*Source records*

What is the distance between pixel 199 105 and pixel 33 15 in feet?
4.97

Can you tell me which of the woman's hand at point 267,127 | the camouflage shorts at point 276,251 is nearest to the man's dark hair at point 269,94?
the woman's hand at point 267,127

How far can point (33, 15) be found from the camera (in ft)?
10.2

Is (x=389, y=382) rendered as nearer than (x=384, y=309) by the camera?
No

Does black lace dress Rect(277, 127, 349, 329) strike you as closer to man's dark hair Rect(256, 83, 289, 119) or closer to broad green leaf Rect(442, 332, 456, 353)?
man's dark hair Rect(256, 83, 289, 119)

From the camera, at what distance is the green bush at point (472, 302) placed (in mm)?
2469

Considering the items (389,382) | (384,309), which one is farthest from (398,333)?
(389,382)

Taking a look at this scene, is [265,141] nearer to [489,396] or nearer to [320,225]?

*What you will do*
Revise the data above so that every "camera" becomes "viewer", leaving everything else unchanged.

*Solution to this problem*
What is the distance between pixel 199 105 and pixel 33 15 in feet?
4.97

Can you tell me which of the woman's hand at point 267,127 | the camouflage shorts at point 276,251 is nearest to the man's dark hair at point 269,94?
the woman's hand at point 267,127

How far can point (33, 15) be found from the viewer (in ft)?
10.2

Is (x=389, y=382) rendered as nearer than (x=384, y=309) by the viewer?
No

Does black lace dress Rect(277, 127, 349, 329) strike you as closer to man's dark hair Rect(256, 83, 289, 119) or closer to broad green leaf Rect(442, 332, 456, 353)?
man's dark hair Rect(256, 83, 289, 119)

From the viewer, at what distance is the green bush at point (472, 302) placed (in mm)?
2469

Considering the items (389,382) | (384,309), which one is farthest from (398,333)?
(389,382)

Taking a look at this scene, is [265,141] nearer to [489,396] or nearer to [320,225]?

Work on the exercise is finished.